Some records:

******************************

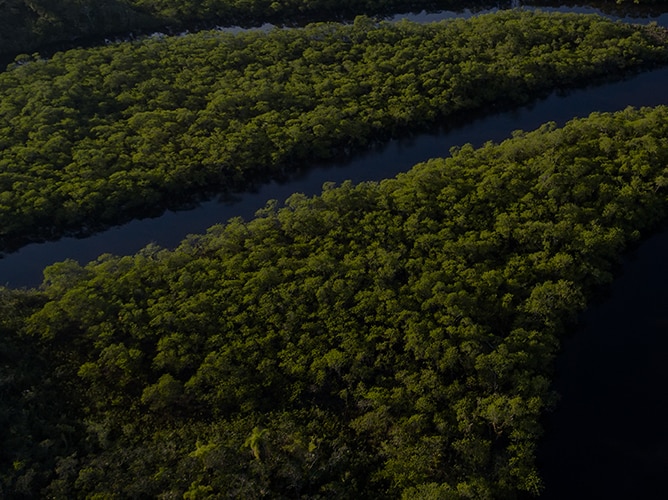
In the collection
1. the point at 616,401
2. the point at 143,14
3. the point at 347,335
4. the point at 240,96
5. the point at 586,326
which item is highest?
the point at 143,14

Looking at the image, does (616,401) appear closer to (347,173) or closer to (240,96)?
(347,173)

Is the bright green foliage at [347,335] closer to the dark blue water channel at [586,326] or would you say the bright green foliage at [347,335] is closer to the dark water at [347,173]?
the dark blue water channel at [586,326]

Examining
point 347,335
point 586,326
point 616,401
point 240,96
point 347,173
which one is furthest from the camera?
point 240,96

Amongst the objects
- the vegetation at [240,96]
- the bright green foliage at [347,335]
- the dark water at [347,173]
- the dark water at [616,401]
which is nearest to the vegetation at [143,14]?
the vegetation at [240,96]

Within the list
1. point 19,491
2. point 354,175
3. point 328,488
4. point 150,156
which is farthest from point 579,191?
point 19,491

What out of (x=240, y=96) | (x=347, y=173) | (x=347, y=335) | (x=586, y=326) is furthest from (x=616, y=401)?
(x=240, y=96)

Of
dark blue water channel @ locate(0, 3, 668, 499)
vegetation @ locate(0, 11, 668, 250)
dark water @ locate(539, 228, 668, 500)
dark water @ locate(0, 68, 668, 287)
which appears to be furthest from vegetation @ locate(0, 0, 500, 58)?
dark water @ locate(539, 228, 668, 500)
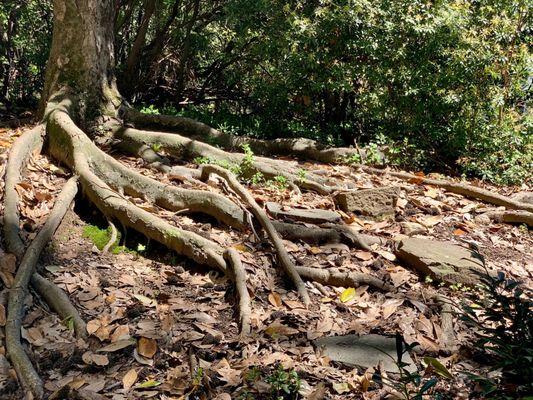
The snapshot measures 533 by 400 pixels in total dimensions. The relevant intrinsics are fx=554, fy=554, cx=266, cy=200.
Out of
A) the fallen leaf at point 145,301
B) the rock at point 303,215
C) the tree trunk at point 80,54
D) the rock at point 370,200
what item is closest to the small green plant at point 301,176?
the rock at point 370,200

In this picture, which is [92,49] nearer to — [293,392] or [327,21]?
[327,21]

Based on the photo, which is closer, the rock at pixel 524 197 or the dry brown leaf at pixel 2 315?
the dry brown leaf at pixel 2 315

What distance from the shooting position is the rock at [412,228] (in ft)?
18.7

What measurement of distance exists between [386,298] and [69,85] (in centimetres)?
456

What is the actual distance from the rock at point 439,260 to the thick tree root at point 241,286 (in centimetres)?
157

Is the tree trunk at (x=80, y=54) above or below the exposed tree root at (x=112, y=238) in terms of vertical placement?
above

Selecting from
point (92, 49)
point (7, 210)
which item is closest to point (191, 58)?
point (92, 49)

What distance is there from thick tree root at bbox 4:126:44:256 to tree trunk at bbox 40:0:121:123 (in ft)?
2.72

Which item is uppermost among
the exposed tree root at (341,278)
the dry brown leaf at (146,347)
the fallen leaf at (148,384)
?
the exposed tree root at (341,278)

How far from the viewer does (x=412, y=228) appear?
5.82 m

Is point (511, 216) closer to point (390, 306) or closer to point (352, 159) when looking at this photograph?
point (352, 159)

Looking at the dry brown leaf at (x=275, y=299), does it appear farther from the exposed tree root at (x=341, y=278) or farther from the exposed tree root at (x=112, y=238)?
the exposed tree root at (x=112, y=238)

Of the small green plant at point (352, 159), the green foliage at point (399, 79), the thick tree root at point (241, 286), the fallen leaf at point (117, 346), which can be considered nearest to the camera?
the fallen leaf at point (117, 346)

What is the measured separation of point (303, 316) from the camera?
4.13m
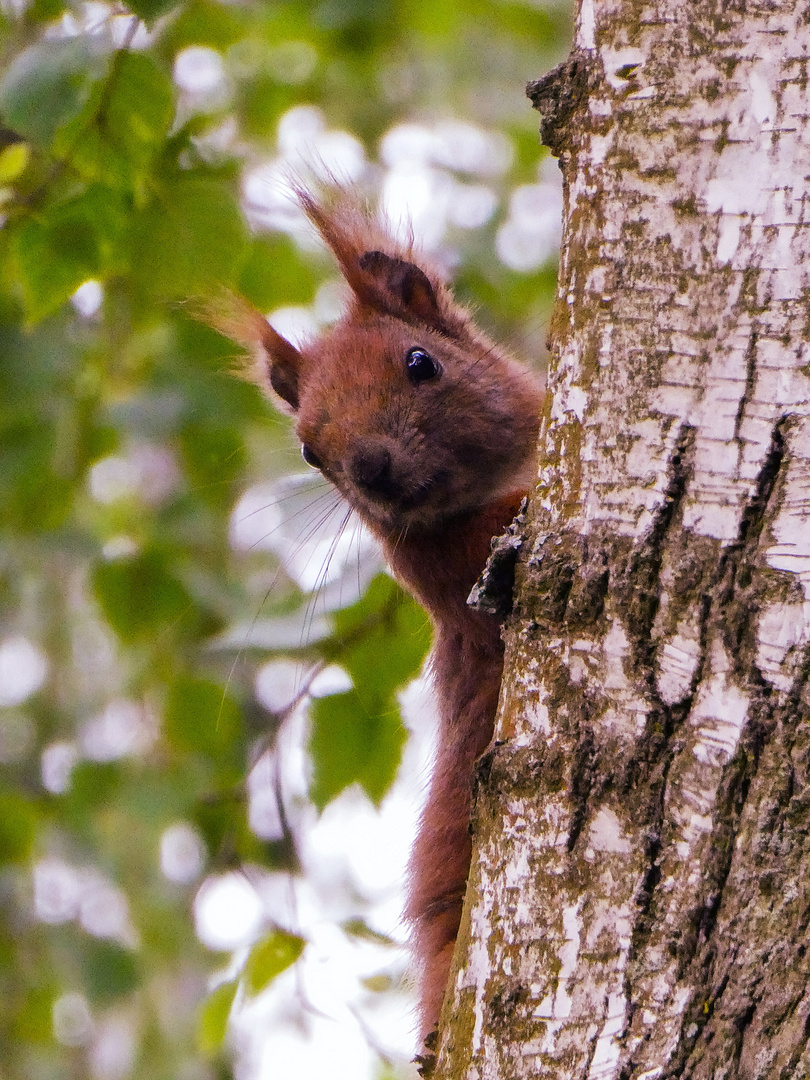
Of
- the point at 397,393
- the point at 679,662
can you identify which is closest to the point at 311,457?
the point at 397,393

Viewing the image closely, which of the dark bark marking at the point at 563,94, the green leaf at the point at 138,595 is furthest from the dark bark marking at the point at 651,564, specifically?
the green leaf at the point at 138,595

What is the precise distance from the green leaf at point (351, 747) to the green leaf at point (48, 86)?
127 centimetres

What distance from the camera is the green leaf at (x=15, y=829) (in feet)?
12.8

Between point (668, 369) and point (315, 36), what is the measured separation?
10.8 feet

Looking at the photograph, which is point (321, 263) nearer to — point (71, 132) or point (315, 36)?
point (315, 36)

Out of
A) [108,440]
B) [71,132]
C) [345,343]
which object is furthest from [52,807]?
[71,132]

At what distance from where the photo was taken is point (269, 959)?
2.50 metres

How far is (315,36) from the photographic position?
412cm

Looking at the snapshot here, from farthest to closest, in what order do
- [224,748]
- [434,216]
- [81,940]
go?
[434,216] → [81,940] → [224,748]

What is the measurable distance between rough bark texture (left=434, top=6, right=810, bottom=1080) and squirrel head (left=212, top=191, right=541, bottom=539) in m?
1.02

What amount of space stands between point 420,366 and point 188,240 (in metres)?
0.56

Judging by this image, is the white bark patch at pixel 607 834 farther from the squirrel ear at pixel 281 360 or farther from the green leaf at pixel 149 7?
the squirrel ear at pixel 281 360

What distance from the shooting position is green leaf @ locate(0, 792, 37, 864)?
154 inches

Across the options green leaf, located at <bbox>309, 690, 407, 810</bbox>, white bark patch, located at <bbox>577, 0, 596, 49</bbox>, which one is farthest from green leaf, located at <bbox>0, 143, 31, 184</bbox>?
white bark patch, located at <bbox>577, 0, 596, 49</bbox>
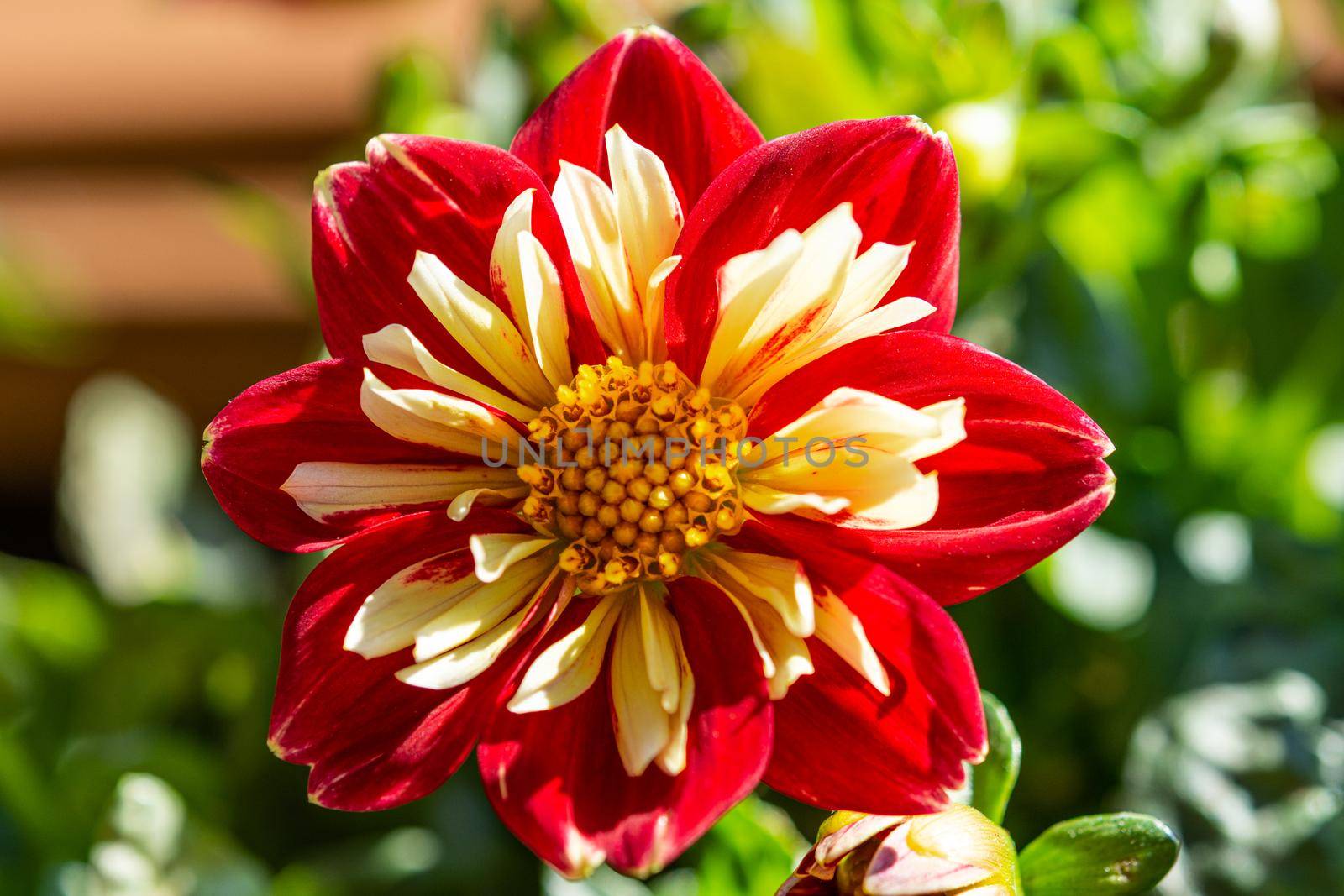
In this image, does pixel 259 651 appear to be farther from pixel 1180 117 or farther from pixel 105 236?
pixel 1180 117

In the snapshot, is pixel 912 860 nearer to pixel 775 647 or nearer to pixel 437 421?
pixel 775 647

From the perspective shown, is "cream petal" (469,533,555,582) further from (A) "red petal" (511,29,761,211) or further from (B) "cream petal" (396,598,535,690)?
(A) "red petal" (511,29,761,211)

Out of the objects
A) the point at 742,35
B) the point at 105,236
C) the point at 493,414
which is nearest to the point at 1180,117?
the point at 742,35

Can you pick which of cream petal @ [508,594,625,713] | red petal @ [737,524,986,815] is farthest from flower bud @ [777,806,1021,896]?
cream petal @ [508,594,625,713]

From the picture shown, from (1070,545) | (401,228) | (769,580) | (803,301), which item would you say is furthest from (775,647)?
(1070,545)

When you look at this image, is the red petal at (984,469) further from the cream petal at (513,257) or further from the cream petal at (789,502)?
the cream petal at (513,257)

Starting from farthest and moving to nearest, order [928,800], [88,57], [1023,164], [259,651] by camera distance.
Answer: [88,57]
[259,651]
[1023,164]
[928,800]
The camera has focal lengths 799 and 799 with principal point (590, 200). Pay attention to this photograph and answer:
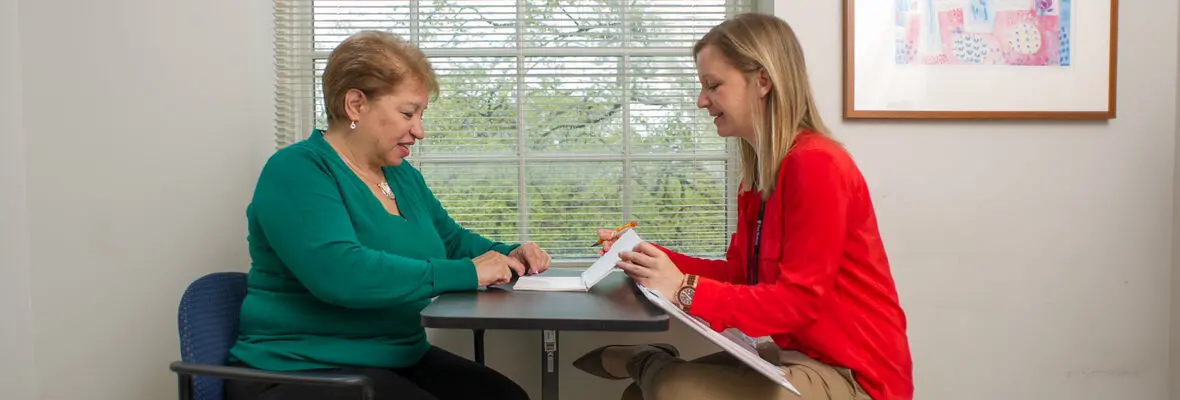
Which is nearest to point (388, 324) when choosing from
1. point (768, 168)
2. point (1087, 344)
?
point (768, 168)

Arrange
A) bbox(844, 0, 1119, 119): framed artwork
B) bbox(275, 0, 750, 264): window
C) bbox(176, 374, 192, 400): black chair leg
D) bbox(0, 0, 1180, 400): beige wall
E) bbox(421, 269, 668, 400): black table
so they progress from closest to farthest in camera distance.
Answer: bbox(421, 269, 668, 400): black table, bbox(176, 374, 192, 400): black chair leg, bbox(0, 0, 1180, 400): beige wall, bbox(844, 0, 1119, 119): framed artwork, bbox(275, 0, 750, 264): window

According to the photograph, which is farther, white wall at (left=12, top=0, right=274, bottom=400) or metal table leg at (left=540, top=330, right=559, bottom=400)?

******************************

» Exercise brief: Every line of the material is to be quoted exactly, with no pictures carried over.

» Full solution:
In the collection
1. the point at 616,401
2. the point at 143,14
3. the point at 347,335
4. the point at 240,96
5. the point at 586,326
which item is highest?
the point at 143,14

Looking at the image, does (616,401) appear closer to (347,173) or closer to (240,96)?
(347,173)

Is the bright green foliage at [347,335] closer to the dark blue water channel at [586,326] or would you say the bright green foliage at [347,335] is closer to the dark water at [347,173]?
the dark blue water channel at [586,326]

Examining
point 347,335
point 586,326
point 616,401
point 240,96
point 347,173
which one is furthest from the camera?
point 240,96

Amongst the objects
- the vegetation at [240,96]
- the bright green foliage at [347,335]
- the dark water at [347,173]
- the dark water at [616,401]
which is nearest to the vegetation at [143,14]?
the vegetation at [240,96]

Within the list
1. point 19,491
2. point 354,175
3. point 328,488
4. point 150,156
which is farthest from point 579,191?
point 19,491

What out of (x=240, y=96) | (x=347, y=173) | (x=347, y=335) | (x=586, y=326) is furthest from (x=616, y=401)?
(x=240, y=96)

Of
dark blue water channel @ locate(0, 3, 668, 499)
vegetation @ locate(0, 11, 668, 250)
dark water @ locate(539, 228, 668, 500)
dark water @ locate(0, 68, 668, 287)
which appears to be furthest from vegetation @ locate(0, 0, 500, 58)?
dark water @ locate(539, 228, 668, 500)
The snapshot measures 533 by 400 pixels in total dimensions. The relevant intrinsics are fx=554, fy=554, cx=266, cy=200.
Out of
A) the fallen leaf at point 145,301
B) the rock at point 303,215
C) the tree trunk at point 80,54
D) the rock at point 370,200
what item is closest to the small green plant at point 301,176?
the rock at point 370,200

In this picture, which is [92,49] nearer to — [293,392] or [327,21]?
[327,21]

Based on the photo, which is closer, the rock at pixel 524 197 or the dry brown leaf at pixel 2 315?
the dry brown leaf at pixel 2 315

What distance from the shooting position is the rock at [412,228] (in ft)?
18.7

What measurement of distance exists between [386,298] and [69,85] (in centimetres)?
456

What is the actual distance from the rock at point 439,260 to the thick tree root at point 241,286 (in centimetres)?
157

Is the tree trunk at (x=80, y=54) above or below the exposed tree root at (x=112, y=238) in terms of vertical placement?
above

Selecting from
point (92, 49)
point (7, 210)
which item is closest to point (191, 58)?
point (92, 49)

What distance is there from thick tree root at bbox 4:126:44:256 to tree trunk at bbox 40:0:121:123 (in ft)?
2.72

Which item is uppermost among
the exposed tree root at (341,278)
the dry brown leaf at (146,347)
the fallen leaf at (148,384)
?
the exposed tree root at (341,278)

How far from the viewer does (x=412, y=228) appear?
5.82 m

Is point (511, 216) closer to point (390, 306) or closer to point (352, 159) when looking at this photograph?
point (352, 159)

Looking at the dry brown leaf at (x=275, y=299), does it appear farther from the exposed tree root at (x=341, y=278) or farther from the exposed tree root at (x=112, y=238)?
the exposed tree root at (x=112, y=238)

Of the small green plant at point (352, 159), the green foliage at point (399, 79), the thick tree root at point (241, 286), the fallen leaf at point (117, 346), which can be considered nearest to the camera?
the fallen leaf at point (117, 346)

What is the measured separation of point (303, 316) from the camera?
4.13m
Of
- the point at 397,393
- the point at 679,662
can you identify which is closest to the point at 311,457?
the point at 397,393

Viewing the image closely, which of the dark bark marking at the point at 563,94, the green leaf at the point at 138,595 is furthest from the dark bark marking at the point at 651,564, specifically?
the green leaf at the point at 138,595

What is the precise distance from the green leaf at point (351, 747) to the green leaf at point (48, 86)?
127 centimetres

What distance from the camera is the green leaf at (x=15, y=829) (in feet)?
12.8

Between point (668, 369) and point (315, 36), what is the measured separation?
10.8 feet

Looking at the photograph, which is point (321, 263) nearer to — point (71, 132) or point (315, 36)?
point (315, 36)

Out of
A) [108,440]
B) [71,132]
C) [345,343]
which object is furthest from [52,807]?
[71,132]

At what distance from where the photo was taken is point (269, 959)?
2.50 metres

How far is (315,36) from the photographic position?
412cm

Looking at the snapshot here, from farthest to closest, in what order do
- [224,748]
- [434,216]
- [81,940]
go?
[434,216] → [81,940] → [224,748]

What is the measurable distance between rough bark texture (left=434, top=6, right=810, bottom=1080) and squirrel head (left=212, top=191, right=541, bottom=539) in m?
1.02

What amount of space stands between point 420,366 and point 188,240 (in metres)?
0.56

Judging by this image, is the white bark patch at pixel 607 834 farther from the squirrel ear at pixel 281 360 or farther from the green leaf at pixel 149 7?
the squirrel ear at pixel 281 360

What distance from the shooting position is green leaf @ locate(0, 792, 37, 864)?
154 inches

Across the options green leaf, located at <bbox>309, 690, 407, 810</bbox>, white bark patch, located at <bbox>577, 0, 596, 49</bbox>, which one is farthest from green leaf, located at <bbox>0, 143, 31, 184</bbox>?
white bark patch, located at <bbox>577, 0, 596, 49</bbox>
In this image, does pixel 259 651 appear to be farther from pixel 1180 117 or farther from pixel 105 236?
pixel 1180 117

In the snapshot, is pixel 912 860 nearer to pixel 775 647 or nearer to pixel 437 421?
pixel 775 647

From the perspective shown, is "cream petal" (469,533,555,582) further from (A) "red petal" (511,29,761,211) or further from (B) "cream petal" (396,598,535,690)?
(A) "red petal" (511,29,761,211)

Out of the objects
A) the point at 742,35
B) the point at 105,236
C) the point at 493,414
which is nearest to the point at 1180,117?
the point at 742,35

Can you pick which of cream petal @ [508,594,625,713] | red petal @ [737,524,986,815] is farthest from flower bud @ [777,806,1021,896]?
cream petal @ [508,594,625,713]

From the picture shown, from (1070,545) | (401,228) | (769,580) | (803,301), which item would you say is furthest from (775,647)?
(1070,545)

When you look at this image, is the red petal at (984,469) further from the cream petal at (513,257) or further from the cream petal at (789,502)?
the cream petal at (513,257)

Starting from farthest and moving to nearest, order [928,800], [88,57], [1023,164], [259,651] by camera distance.
Answer: [88,57]
[259,651]
[1023,164]
[928,800]
The camera has focal lengths 799 and 799 with principal point (590, 200). Pay attention to this photograph and answer:
Which is nearest to point (388, 324) when choosing from
1. point (768, 168)
2. point (1087, 344)
?
point (768, 168)

Arrange
A) bbox(844, 0, 1119, 119): framed artwork
B) bbox(275, 0, 750, 264): window
C) bbox(176, 374, 192, 400): black chair leg
D) bbox(0, 0, 1180, 400): beige wall
E) bbox(421, 269, 668, 400): black table
so they progress from closest to farthest in camera distance.
Answer: bbox(421, 269, 668, 400): black table, bbox(176, 374, 192, 400): black chair leg, bbox(0, 0, 1180, 400): beige wall, bbox(844, 0, 1119, 119): framed artwork, bbox(275, 0, 750, 264): window

According to the photograph, which is farther, white wall at (left=12, top=0, right=274, bottom=400) or metal table leg at (left=540, top=330, right=559, bottom=400)?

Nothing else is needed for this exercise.